Influence of Ntx and CsA on mitochondrial CRC. Purified mitochondria were resuspended in the presence of Calcium Green-5N as described under “Experimental Procedures,” and CRC was tested. At 60-s intervals, 10 μm Ca²⁺ pulses were added until occurrence of the permeability transition, which is marked by a fast release of the previously accumulated Ca²⁺. A and B, reduced mitochondrial CRC in Ntx-treated mitochondria (B, 1 nm) compared with control (A). C and D, the ability of CsA to delay mitochondrial Ca²⁺ release of control (C) and Ntx-treated mitochondria (D, 1 nm). AU, arbitrary units.

FIGURE 6.

Effect of SPANs and PLA₂ activity products at different concentrations on Ca²⁺ uptake of purified rat brain mitochondria. A, mitochondria were resuspended as described under “Experimental Procedures,” and CRC was tested in the presence of the four snake neurotoxins at high (20 nm, white bars) and low (1 nm, gray bars) concentrations. CRC decrease of toxin-treated mitochondria is concentration-dependent. B, the hydrolytic products of PLA₂ activity (mLysoPC and OA) were tested both alone or in an equimolar mixture (1 μm). Data represent mean CRC values of intoxicated mitochondria normalized to control samples (black bars).
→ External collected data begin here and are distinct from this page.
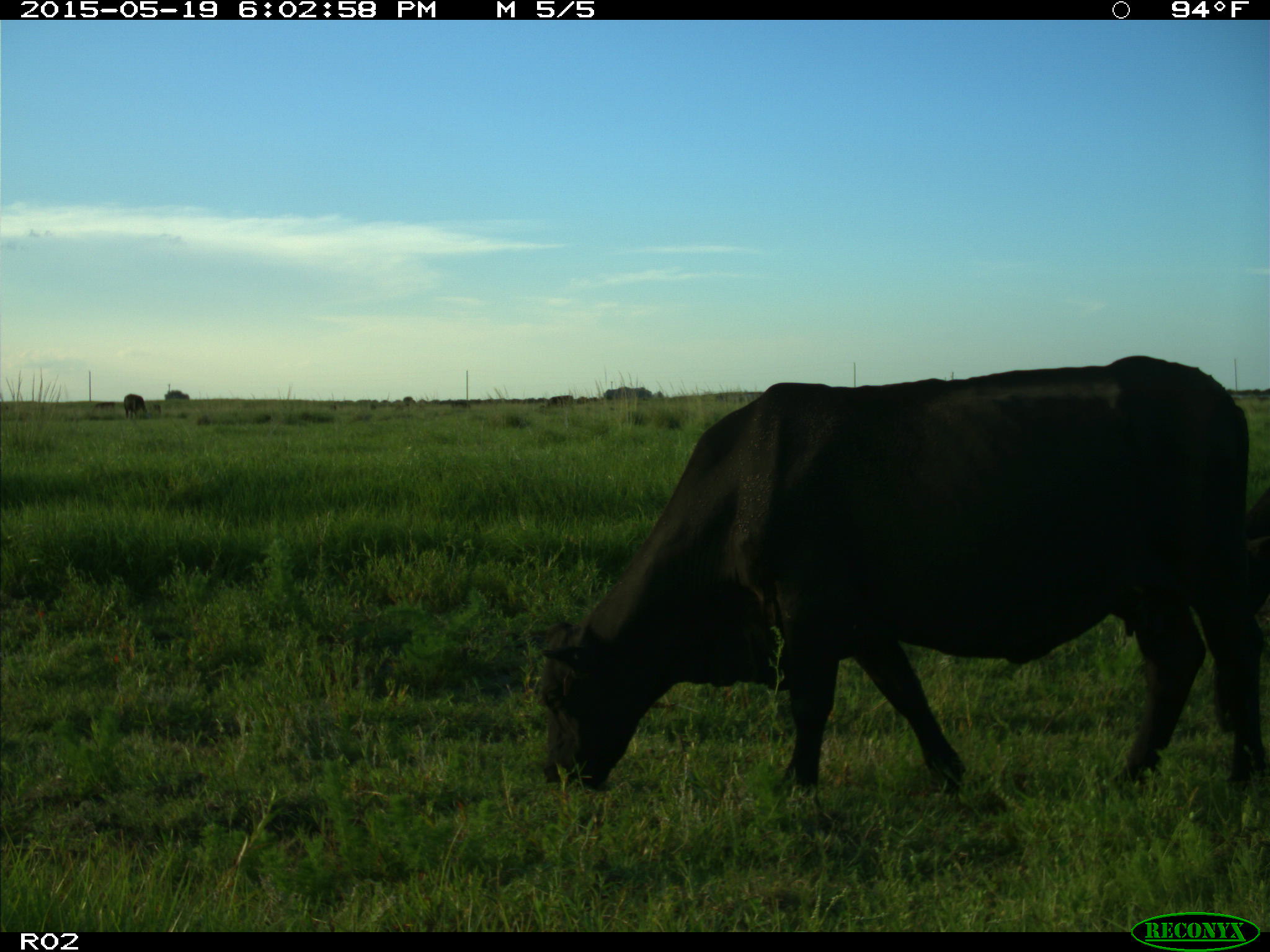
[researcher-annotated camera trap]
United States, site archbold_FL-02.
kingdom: Animalia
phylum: Chordata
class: Mammalia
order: Artiodactyla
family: Bovidae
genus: Bos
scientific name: Bos taurus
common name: domestic cow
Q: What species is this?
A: Bos taurus (domestic cow).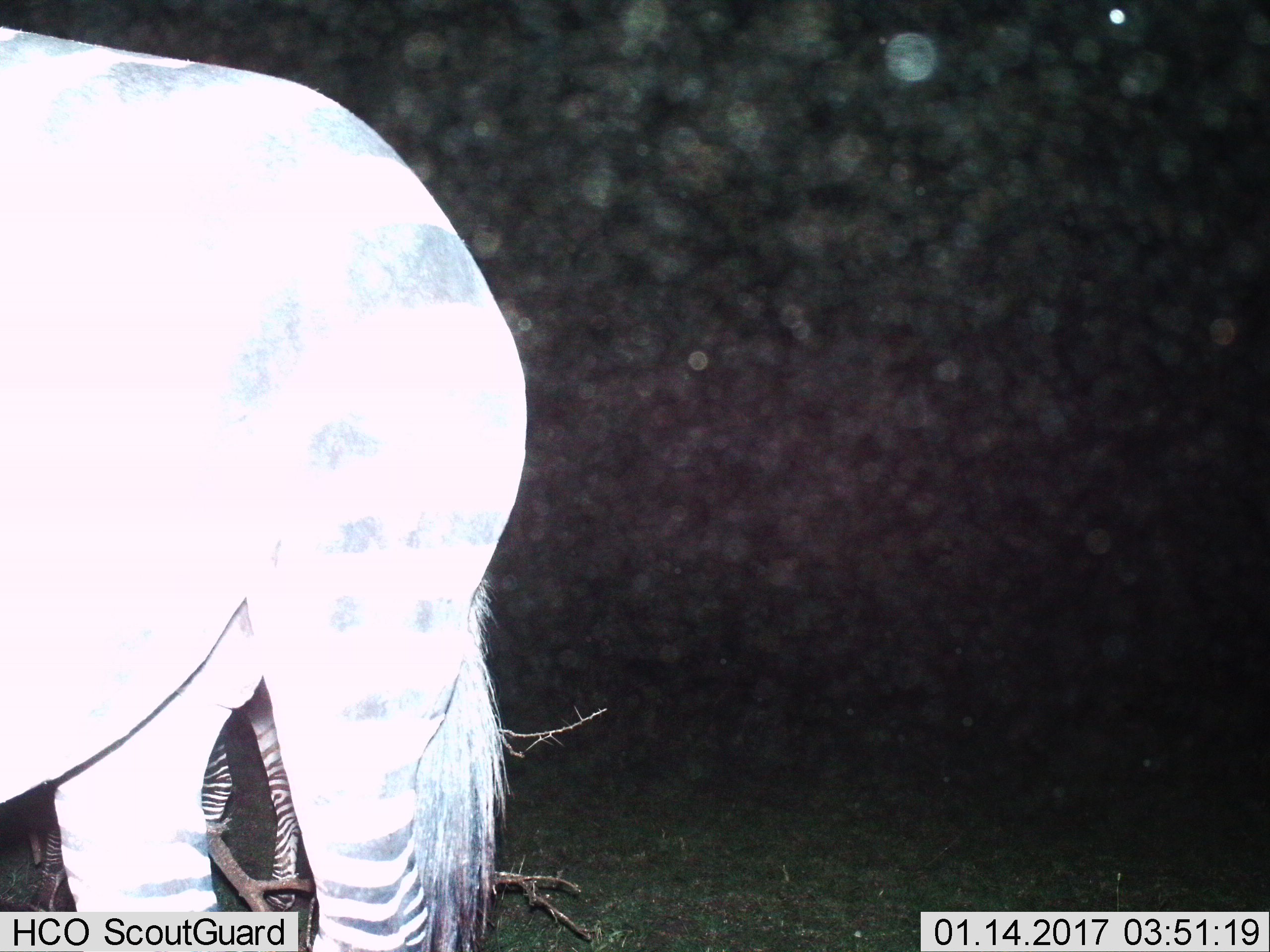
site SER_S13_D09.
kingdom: Animalia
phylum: Chordata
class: Mammalia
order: Perissodactyla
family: Equidae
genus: Equus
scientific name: Equus quagga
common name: plains zebra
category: zebraplains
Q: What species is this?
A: Zebraplains (plains zebra) (Equus quagga).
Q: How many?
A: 2.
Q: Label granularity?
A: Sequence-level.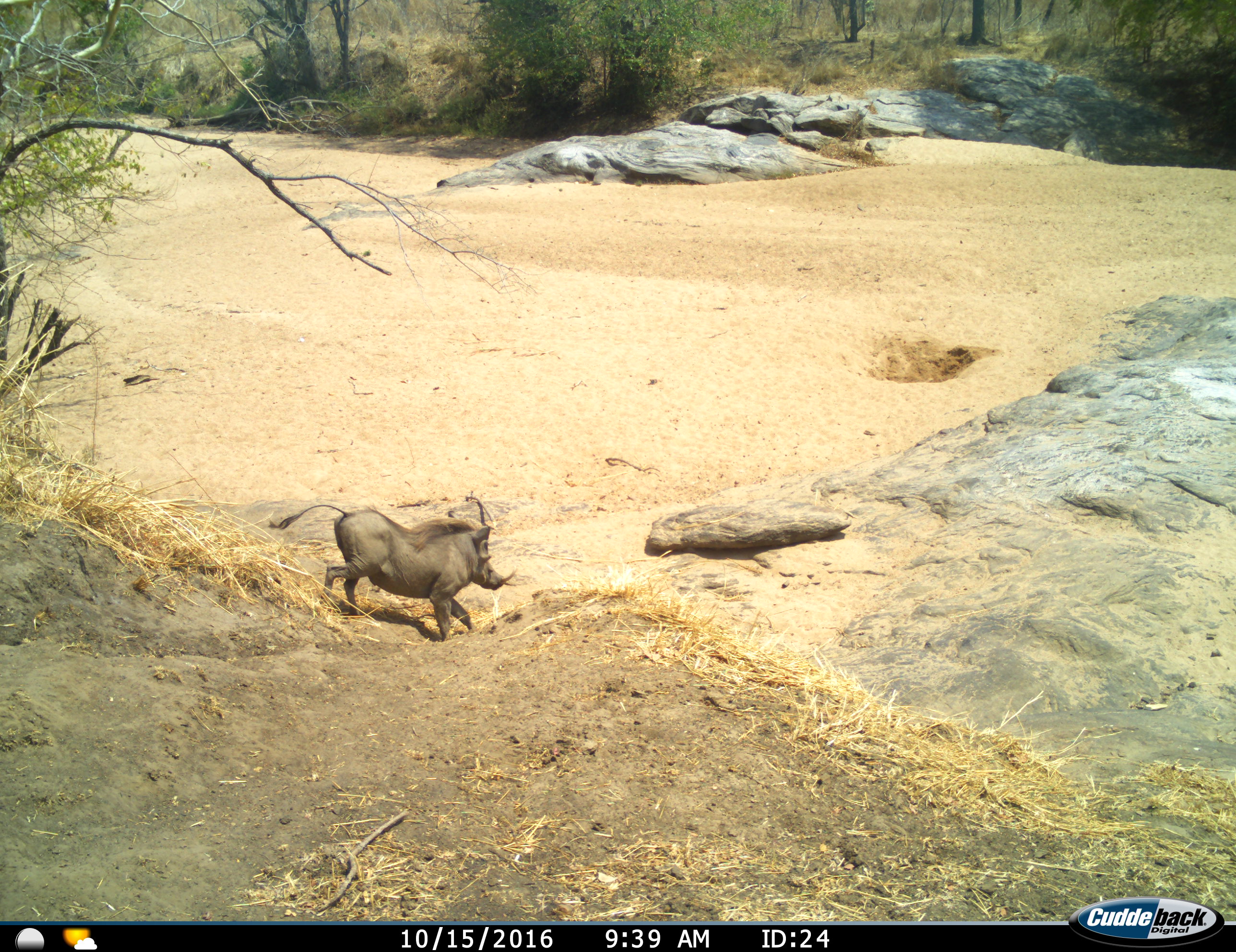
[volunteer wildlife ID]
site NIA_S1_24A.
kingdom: Animalia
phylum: Chordata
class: Mammalia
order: Artiodactyla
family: Suidae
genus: Phacochoerus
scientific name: Phacochoerus africanus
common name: warthog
Warthog (Phacochoerus africanus), count 1. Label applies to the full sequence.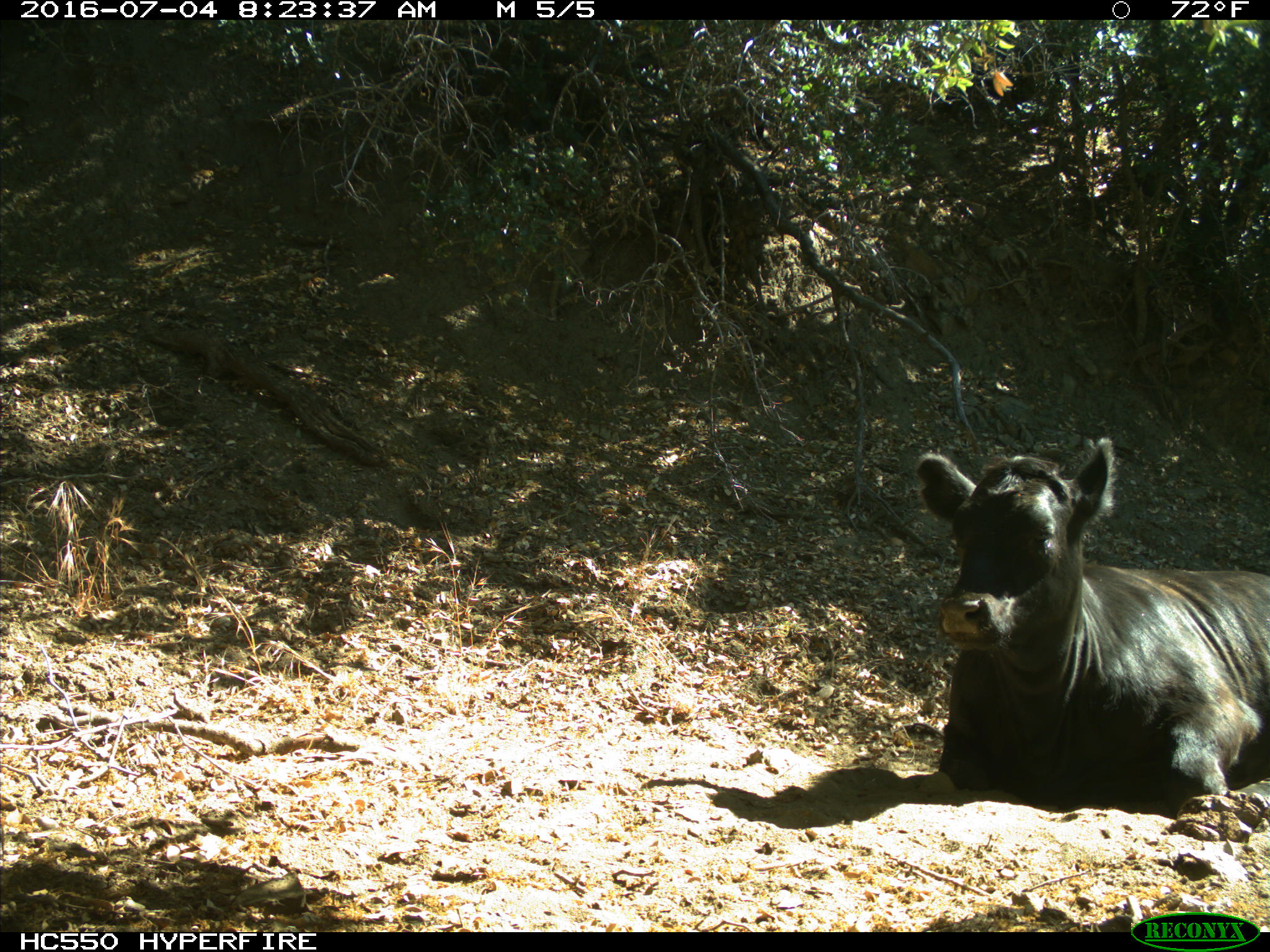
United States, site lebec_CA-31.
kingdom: Animalia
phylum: Chordata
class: Mammalia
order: Artiodactyla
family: Bovidae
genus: Bos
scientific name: Bos taurus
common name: domestic cow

For each condition, trials were performed in triplicate.

FIGURE 7.

Delayed SPAN-induced PTP opening by CsA. Calcium retention capacity of control and SPAN-treated (20 nm) mitochondria was measured in the absence or presence of CsA (0.8 μm). CRC values of CsA-treated mitochondria (in the absence or presence of toxins, respectively) are normalized to those of samples not treated with CsA (dotted line). An increased threshold for PTP opening is observed for both control and SPAN-treated mitochondria. For each condition, trials were performed in triplicate.